Questions on the material:
1. Answer these questions using the passage titled "Incoherent":
(a) During what span of years did the writer help make high-powered CO2 lasers?
(b) From how far away can the raw beam burn a hole in a tree?
(c) According to the passage, what does the beam work much better on than Jello?
2. Write out the stretch of the passage titled "Incoherent" from "How can we be" through "beam of light.".
3. Write what comes next in the passage titled "Incoherent", picking up after its final sentence.

Extract:
───

Incoherent

It’s the futility. It’s too much like banging heads against walls, screaming into a void. At best, talking over and past each other.

How can we be at such odds, so far apart? Is it like this in other countries, or is it more the peculiar nature of this American experiment? We’re the opposite of a coherent beam of light.

Back in the mid-80s to early 90s, I helped make high-powered CO2 lasers for a living, the best job I ever had. Light amplification by stimulated emission of radiation… Circulate CO2 gas and introduce high voltage under vacuum, in a tube equipped with highly reflective mirrors properly placed and aligned, and voila: stimulated emission, photons bouncing off those mirrors at a high rate of speed and eventually all traveling in the same direction, leading to intensely high energy levels.

The raw beam will burn a hole in a tree sixty feet away. It’ll blow a cinder block apart. Imagine what a focused beam can do. It can lase Jello, but works much better on hardened steel. That’s what happens when the beam’s component parts are all moving in the same direction and brought into focus.

───

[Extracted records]
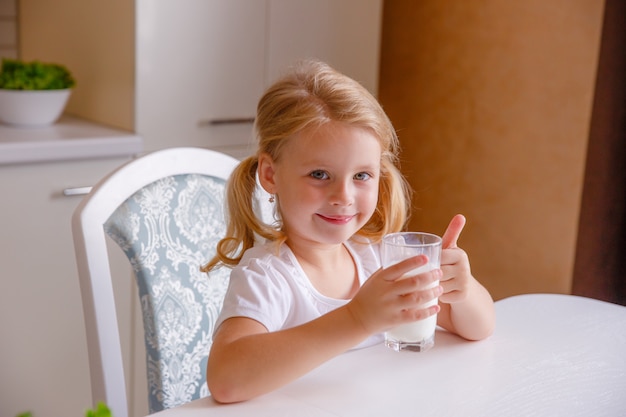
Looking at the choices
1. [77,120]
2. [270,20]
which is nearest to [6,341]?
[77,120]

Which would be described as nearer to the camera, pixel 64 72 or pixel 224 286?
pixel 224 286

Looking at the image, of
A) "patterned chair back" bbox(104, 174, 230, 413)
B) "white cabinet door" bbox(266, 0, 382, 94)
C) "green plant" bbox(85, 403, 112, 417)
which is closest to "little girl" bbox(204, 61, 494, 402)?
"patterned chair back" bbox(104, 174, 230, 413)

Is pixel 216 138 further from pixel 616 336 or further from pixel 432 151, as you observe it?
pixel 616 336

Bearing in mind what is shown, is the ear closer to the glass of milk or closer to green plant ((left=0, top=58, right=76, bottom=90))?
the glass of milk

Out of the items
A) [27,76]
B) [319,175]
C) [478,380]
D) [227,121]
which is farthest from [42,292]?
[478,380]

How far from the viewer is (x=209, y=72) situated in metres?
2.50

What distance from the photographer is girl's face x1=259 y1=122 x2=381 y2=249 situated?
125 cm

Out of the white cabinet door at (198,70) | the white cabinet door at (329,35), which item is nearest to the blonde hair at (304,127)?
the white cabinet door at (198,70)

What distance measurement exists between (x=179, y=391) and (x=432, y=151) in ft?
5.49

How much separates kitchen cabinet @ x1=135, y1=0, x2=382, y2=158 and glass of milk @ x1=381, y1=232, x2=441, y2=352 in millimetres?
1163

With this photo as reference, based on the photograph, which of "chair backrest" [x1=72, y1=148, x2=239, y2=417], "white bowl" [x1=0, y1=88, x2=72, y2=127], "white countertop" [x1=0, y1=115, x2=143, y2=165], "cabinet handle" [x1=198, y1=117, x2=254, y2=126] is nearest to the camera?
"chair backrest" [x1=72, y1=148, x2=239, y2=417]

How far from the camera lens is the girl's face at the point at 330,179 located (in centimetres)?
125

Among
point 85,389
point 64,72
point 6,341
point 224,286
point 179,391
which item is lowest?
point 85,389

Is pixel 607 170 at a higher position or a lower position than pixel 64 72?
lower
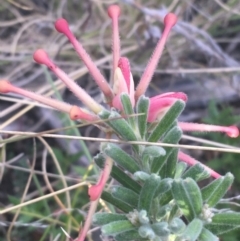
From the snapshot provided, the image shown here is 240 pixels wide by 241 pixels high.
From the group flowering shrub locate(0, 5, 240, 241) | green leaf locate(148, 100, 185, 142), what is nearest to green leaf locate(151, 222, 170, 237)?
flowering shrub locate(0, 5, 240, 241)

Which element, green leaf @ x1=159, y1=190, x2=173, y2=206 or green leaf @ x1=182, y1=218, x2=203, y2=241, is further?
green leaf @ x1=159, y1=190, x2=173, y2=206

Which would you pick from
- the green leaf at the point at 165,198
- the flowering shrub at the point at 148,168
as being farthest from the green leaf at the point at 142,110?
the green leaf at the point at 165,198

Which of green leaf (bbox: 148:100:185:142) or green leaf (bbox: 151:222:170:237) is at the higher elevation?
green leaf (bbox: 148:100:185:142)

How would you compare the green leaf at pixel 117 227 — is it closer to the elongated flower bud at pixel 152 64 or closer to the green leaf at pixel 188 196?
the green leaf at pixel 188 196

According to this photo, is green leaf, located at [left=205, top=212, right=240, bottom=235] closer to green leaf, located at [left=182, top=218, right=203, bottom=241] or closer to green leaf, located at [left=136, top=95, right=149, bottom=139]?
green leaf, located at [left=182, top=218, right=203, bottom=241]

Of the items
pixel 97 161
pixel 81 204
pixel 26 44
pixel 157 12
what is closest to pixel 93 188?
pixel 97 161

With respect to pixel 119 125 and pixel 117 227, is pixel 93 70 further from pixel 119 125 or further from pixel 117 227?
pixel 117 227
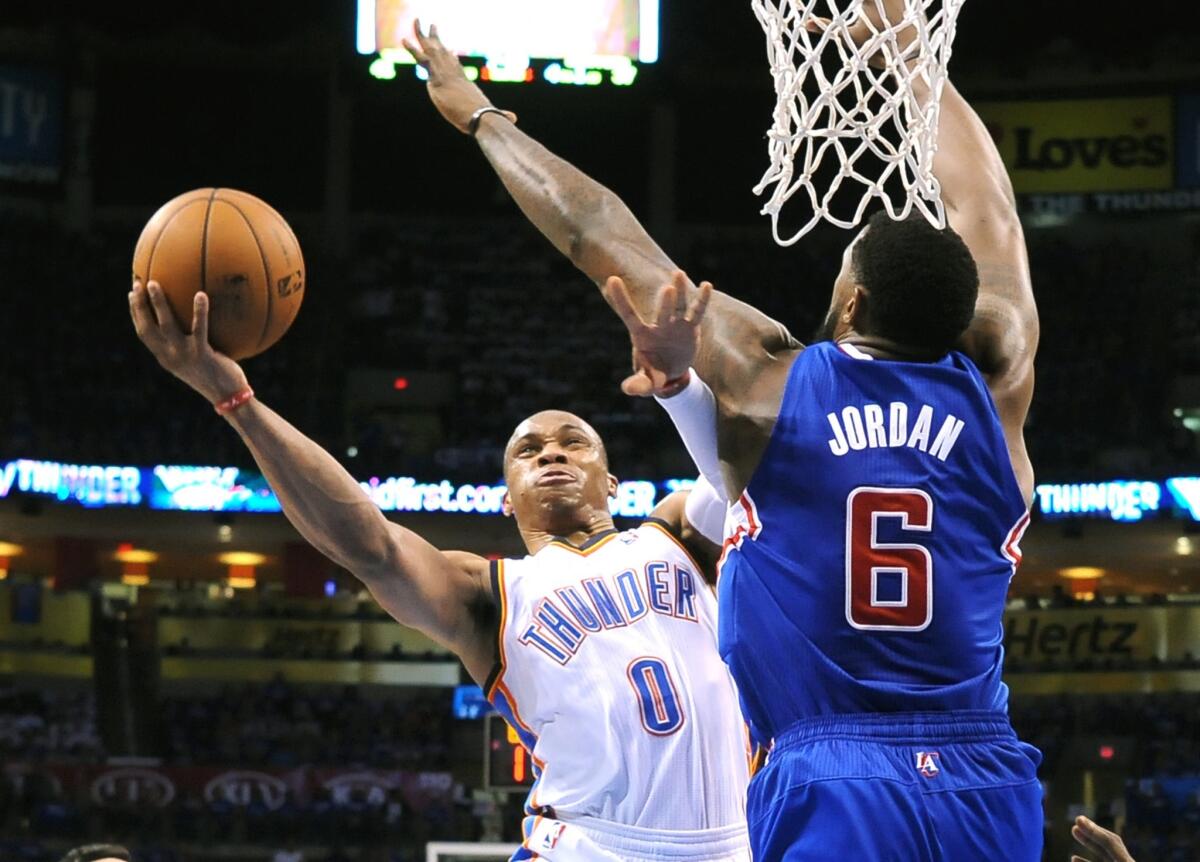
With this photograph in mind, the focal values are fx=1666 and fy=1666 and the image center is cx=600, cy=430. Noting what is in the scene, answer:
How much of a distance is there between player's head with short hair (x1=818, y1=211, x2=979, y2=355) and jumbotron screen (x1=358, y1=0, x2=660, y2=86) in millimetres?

───

Responses:
1.
(a) From the mid-80s to the early 90s.
(b) Sixty feet away.
(c) Hardened steel.

2.
How can we be at such odds, so far apart? Is it like this in other countries, or is it more the peculiar nature of this American experiment? We’re the opposite of a coherent beam of light.

3.
I don’t see anything like this ever happening in America. There are too many moving parts, too many opinions, too many errant photons doing their own thing, bouncing all over the place. And maybe that’s as it should be? Anything approaching coherence would probably be viewed as anathema to the American ethos.

Most of us have been able to move beyond Covid-19 despite the initial incompetence and denial and scatterbrained effort, and also because a subset of enterprising and capable scientists had been on the same page in having developed the building blocks for a workable vaccine. The closest we’ve all come to being on the same page and focused on solutions in challenging times might be a war effort eighty years earlier.

Our current way of life isn’t being threatened much less than it was in the early 1940s, except now it’s mostly by forces from within, forces– including elected officials in “the party of Lincoln”– who are committed to doing their damnedest in making sure the mirrors are constantly misaligned.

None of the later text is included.